After 1 year post-KT, a mean MPA trough concentration ≥0.7 mg/L (HR=0.142, CI=0.028–0.729, p=0.019) was the only factor related to BPAR-free survival in patients receiving MMF. During the same period, mean MPA trough concentration ≥0.7 mg/L (HR=0.208, CI=0.072–0.602, p=0.004) showed significant relationship to better BPAR-free survival in patients receiving EC-MPS.

The insignificance of mean tacrolimus trough concentration on BPAR-free survival was likely due to the fact that the vast majority of patients achieved the target level. Therefore, the mean MPA trough level is likely to be important in patients who achieve a proper mean tacrolimus trough level. Although our data showed the clinical significance of mean tacrolimus trough level only during the 1 month postoperative period, the importance of tacrolimus in maintenance cannot be ignored.

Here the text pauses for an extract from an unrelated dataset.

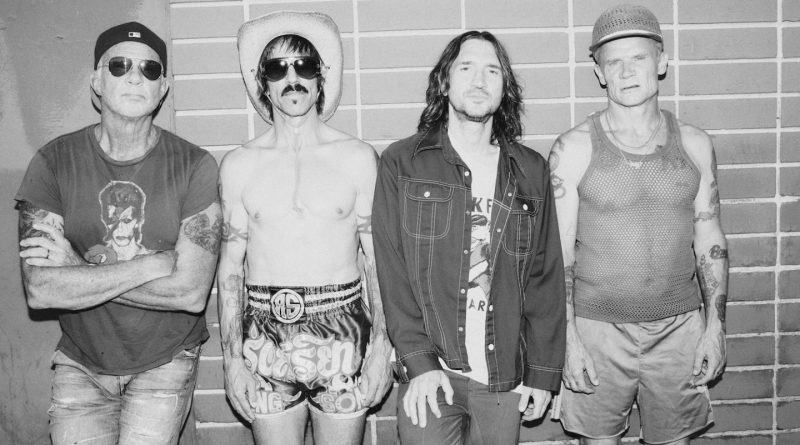Red Hot Chili Peppers Announce Summer Tour With Beck And The Strokes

The mean MPA trough concentration of 0.7 mg/L may appear too low to apply as a safety level. However, the 0.7 mg/L was calculated in the period after 1 year post-KT, when patients are mostly stabilized and the goal was to keep the trough concentration over 1.0 mg/L. In fact, in patients receiving EC-MPS, mean MPA trough concentration ≥1.0 mg/L (HR=0.333, CI=0.150–0.740, p=0.007) and ≥1.3 mg/L (HR=0.465, CI=0.232–0.935, p=0.032) were also significantly related to better BPAR-free survival in a multivariable analysis (Supplementary data). Since we designed the study to divide the patients on the point where they showed the highest sensitivity and specificity, we selected 0.7 mg/L to be used as a dividing point for the long-term follow-up period.

The retrospective nature of our study was a limitation in controlling potential confounding factors. We tried to overcome the limitation by including only low-risk KT patients who underwent induction therapy with thymoglobulin or basiliximab and a triple immunosuppressive regimen with tacrolimus, mycophenolate, and corticosteroids. By excluding intermediate-to-high-risk patients who underwent desensitization, our finding can be only applicable to patients with low risk who underwent induction therapy and triple immunosuppression.

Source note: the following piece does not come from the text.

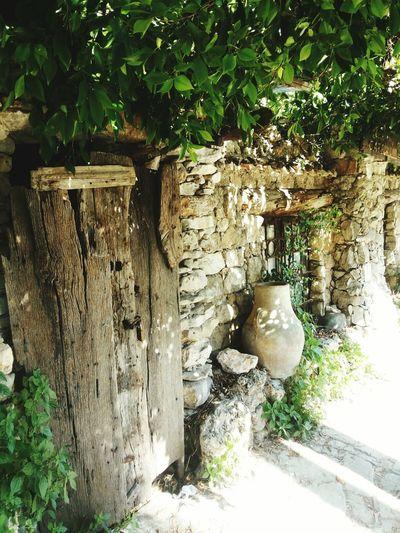 بيت من قديم الزمان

In addition, multivariable regression analysis was performed. Another limitation of this study is that MPA trough concentration can be variable, especially in EC-MPS [7,16-18]. However, practical issues still exist in monitoring the MPA exposure, and based on the results of our study, the clinical implication of MPA trough concentration of EC-MPS should be reconsidered.

The fact that we only used mean MPA trough concentration as a variable may be another weakness. Mean MPA level reflects the overall exposure to the drug, while instant exposures are less relevant. Some might criticize that low- or over-exposure is the one related with rejection or toxicities. However, proving that certain adverse effect in a certain period is related to a single cause is difficult. KT patients are influenced by numerous factors including different kind of drugs are prescribed simultaneously. On the other hand, mean trough concentrations, both tacrolimus and MPA, can be an indicator that the patient’s immune was suppressed sufficiently or insufficiently. Therefore, we suggest that monitoring mycophenolate exposure by MPA trough concentration can potentially be helpful.

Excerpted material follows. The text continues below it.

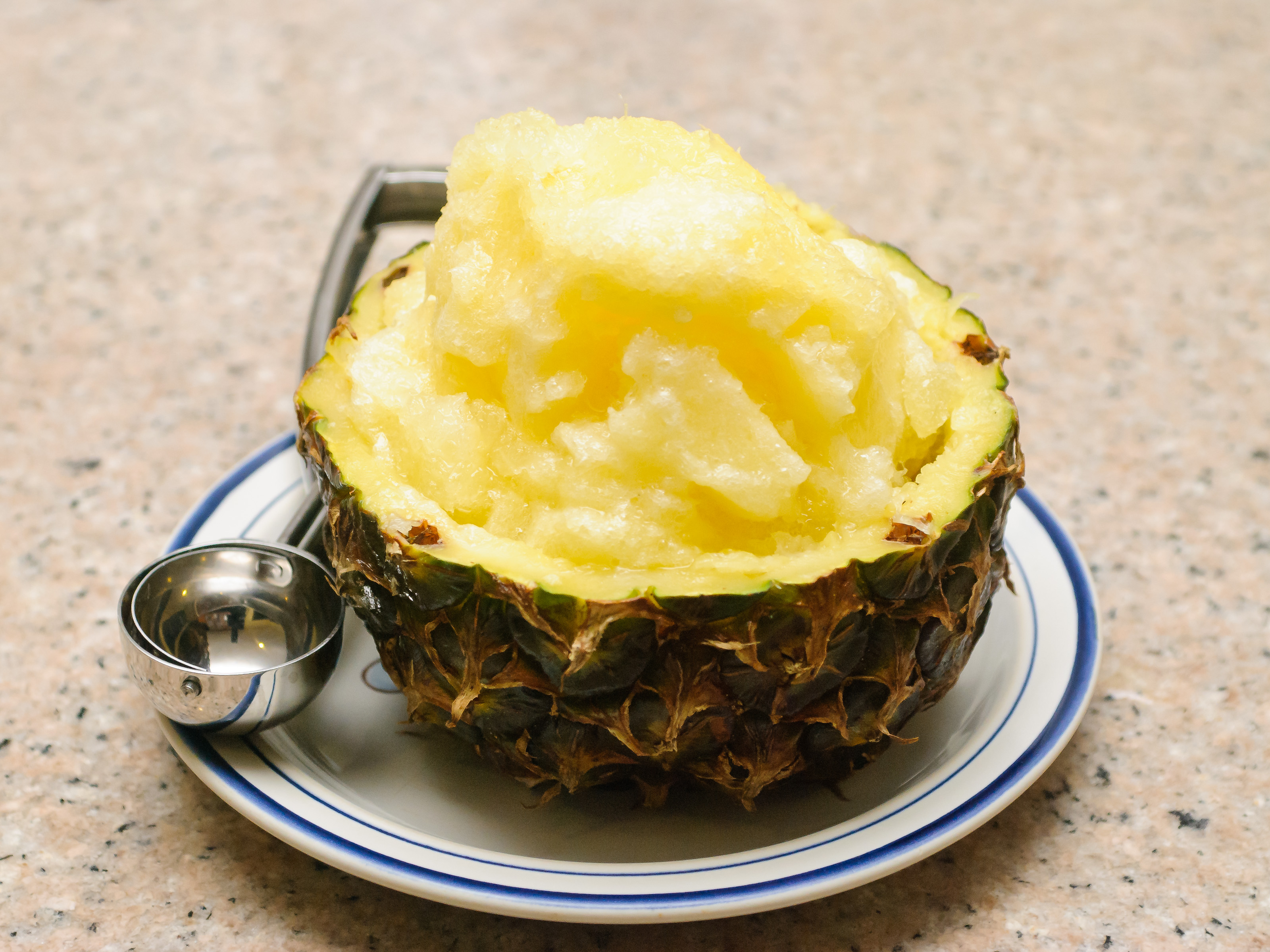 Make-a-Pineapple-Sorbet-Bowl-Step-16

Clinical fields are all different throughout different countries. The cost for MPA trough concentration is not expensive in our country, while the cost can be the biggest obstacle in others. In these situations, we suggest that therapeutic drug monitoring can be of benefit in patients at high risk for rejection, or patients who are undergoing immunosuppressant change. Adjusting the drug dosage can be another point where MPA monitoring can be beneficial. Study derived from Opticept trial suggested that patients with high- and low-weight can be at risk of over- or underexposure unless doses are adjusted [23].

Conclusions

Mean mycophenolic acid trough concentration showed a significant relationship to acute cellular rejection in patients receiving mycophenolate mofetil and patients receiving enteric-coated mycophenolate sodium. Therefore, mycophenolic acid trough concentration monitoring has a potential benefit in avoiding acute rejection throughout the post-transplantation period in patients treated with a tacrolimus, mycophenolate, and methylprednisolone triple immunosuppressive regimen, and this requires further investigation for specifying the usage.